### Records shown

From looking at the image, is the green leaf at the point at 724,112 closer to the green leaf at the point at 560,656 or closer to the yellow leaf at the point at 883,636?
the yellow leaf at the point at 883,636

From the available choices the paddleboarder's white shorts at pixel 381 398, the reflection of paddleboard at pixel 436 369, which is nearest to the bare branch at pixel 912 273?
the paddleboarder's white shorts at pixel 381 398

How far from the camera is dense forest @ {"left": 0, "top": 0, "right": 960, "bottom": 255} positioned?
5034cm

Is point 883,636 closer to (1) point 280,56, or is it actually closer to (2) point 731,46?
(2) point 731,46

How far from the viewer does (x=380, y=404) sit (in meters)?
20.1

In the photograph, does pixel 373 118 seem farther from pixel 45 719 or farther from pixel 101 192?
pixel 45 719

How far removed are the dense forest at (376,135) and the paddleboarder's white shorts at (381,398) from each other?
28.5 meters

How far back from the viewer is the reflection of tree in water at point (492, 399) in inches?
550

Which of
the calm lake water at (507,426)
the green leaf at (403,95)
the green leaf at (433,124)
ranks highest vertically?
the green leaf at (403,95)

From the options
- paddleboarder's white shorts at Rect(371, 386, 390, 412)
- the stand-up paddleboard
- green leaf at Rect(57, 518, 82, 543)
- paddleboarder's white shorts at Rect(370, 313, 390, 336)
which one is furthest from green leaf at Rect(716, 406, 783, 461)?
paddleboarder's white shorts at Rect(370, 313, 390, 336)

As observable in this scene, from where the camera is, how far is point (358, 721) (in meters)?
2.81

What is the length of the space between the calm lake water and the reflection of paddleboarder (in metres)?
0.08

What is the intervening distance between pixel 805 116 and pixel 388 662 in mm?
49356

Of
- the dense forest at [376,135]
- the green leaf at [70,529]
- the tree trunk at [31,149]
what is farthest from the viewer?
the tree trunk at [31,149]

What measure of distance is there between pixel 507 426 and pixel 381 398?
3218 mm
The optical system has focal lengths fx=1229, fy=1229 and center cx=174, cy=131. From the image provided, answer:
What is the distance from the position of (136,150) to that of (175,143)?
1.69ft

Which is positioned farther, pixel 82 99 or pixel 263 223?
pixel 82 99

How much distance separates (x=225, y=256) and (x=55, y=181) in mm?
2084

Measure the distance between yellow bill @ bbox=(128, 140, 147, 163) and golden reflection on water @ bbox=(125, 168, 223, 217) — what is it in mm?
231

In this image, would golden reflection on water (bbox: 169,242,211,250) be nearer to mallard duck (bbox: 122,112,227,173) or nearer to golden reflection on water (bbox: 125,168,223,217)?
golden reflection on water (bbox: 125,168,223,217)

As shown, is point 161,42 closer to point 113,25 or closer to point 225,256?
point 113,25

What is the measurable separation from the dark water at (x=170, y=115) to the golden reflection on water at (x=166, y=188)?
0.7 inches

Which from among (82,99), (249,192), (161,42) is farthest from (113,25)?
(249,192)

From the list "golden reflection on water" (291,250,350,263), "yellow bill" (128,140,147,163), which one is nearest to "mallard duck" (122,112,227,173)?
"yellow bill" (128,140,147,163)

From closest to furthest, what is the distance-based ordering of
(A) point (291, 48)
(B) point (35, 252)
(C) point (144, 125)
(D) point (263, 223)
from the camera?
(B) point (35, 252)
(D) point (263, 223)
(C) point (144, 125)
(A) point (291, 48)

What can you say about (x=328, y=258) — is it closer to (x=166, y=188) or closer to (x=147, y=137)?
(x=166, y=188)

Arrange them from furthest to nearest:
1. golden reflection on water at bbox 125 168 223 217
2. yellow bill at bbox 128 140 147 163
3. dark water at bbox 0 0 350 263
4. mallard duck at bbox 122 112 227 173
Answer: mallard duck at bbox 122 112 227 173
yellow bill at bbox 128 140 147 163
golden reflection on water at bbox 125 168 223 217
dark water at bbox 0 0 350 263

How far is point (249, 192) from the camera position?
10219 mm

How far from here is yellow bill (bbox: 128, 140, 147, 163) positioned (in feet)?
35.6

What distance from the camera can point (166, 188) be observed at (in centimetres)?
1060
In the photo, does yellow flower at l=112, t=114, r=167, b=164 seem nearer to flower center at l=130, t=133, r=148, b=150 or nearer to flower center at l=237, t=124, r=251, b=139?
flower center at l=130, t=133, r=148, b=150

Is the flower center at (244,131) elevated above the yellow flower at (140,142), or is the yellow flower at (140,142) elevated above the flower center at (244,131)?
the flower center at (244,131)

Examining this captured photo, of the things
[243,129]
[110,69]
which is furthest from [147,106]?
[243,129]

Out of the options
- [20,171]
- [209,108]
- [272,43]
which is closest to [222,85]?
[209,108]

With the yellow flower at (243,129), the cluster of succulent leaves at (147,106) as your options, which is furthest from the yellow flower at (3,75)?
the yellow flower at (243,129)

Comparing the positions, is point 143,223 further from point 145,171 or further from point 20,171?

######

**Task statement:**
List each line of the records above that contains the word "viewer".

**Answer to the problem:**
How far from the viewer does (x=380, y=404) sit (in meters)?
How far back from the viewer is the reflection of tree in water at point (492, 399) in inches?
what is farthest from the viewer?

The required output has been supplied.